» **TEXT EXCERPT**:
Friday, April 19, 2013

Eating my way around an island

This post is my 1st attempt at a blog carnival. This means that a few of my friends and I got together and all wrote about the same thing (in this case "eating in Japan"). Here is what all the creative people came up with:">Being Vegetarian at Japanese Work Parties
by">Sophelia's Adventures in Japan. Sophelia regularly blogs about teaching, adoption, dogs, vegetarianism and general geekiness.">The History of Yakiniku
by">Angry Gaijin. Cameron Ohara is a Gaikokujin (foriegner) living in Japan. But get this - he was actually Japanese in a previous life! Now it's all he can do to get his Japanese comrades to look beyond his red hair and tall nose and see the Japanese human that exists within!

Samurai Sushi by">Gaijin Explorer
. Zacky Chan studies aikido and kyudo, and informally practices whatever else is
relevant. He can usually be found on his days off exploring forests and
mountains on his mountain bike.

I have a great giggle about it now, time slowly nibbles away at all the harsh edges of my experiences in Japan but if I am honest my first day in my new home town was one big crescendo of terror, culminating in a platter of raw line fish, abalone and sea snails. I have never been petrified of food before but here I was between a rock and offending my gracious hosts who I would be living with for the next two weeks. My South African stomach was telling me it was not dinner time yet, my Afrikaans ancestors were wondering why they could not smell at least two types of meat and somewhere over the ocean my mother was laughing at the little madam who used to fussily pick tomato out of her toasted sandwiches. Eventually my neurons worked up the nerve to force my fingers to pinch some chopsticks over one of the unappetizing sea snails. It was everything I had imagined and more, sandy and chewy, slimy and eyeball-ish and in the end, not that bad. I was ok, I was ok with eating sea snails and I was going to be ok with Japan.

» **EXTRACTED DATA**:
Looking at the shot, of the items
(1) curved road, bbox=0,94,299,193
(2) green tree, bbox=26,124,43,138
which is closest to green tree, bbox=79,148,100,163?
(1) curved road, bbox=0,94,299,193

» **WHAT IS REQUIRED**: Rewrite the blog post from "This post is" to "that exists within!", updating it so that "comrades" reads "colleagues".

» **SOLUTION**:
This post is my 1st attempt at a blog carnival. This means that a few of my friends and I got together and all wrote about the same thing (in this case "eating in Japan"). Here is what all the creative people came up with:">Being Vegetarian at Japanese Work Parties
by">Sophelia's Adventures in Japan. Sophelia regularly blogs about teaching, adoption, dogs, vegetarianism and general geekiness.">The History of Yakiniku
by">Angry Gaijin. Cameron Ohara is a Gaikokujin (foriegner) living in Japan. But get this - he was actually Japanese in a previous life! Now it's all he can do to get his Japanese colleagues to look beyond his red hair and tall nose and see the Japanese human that exists within!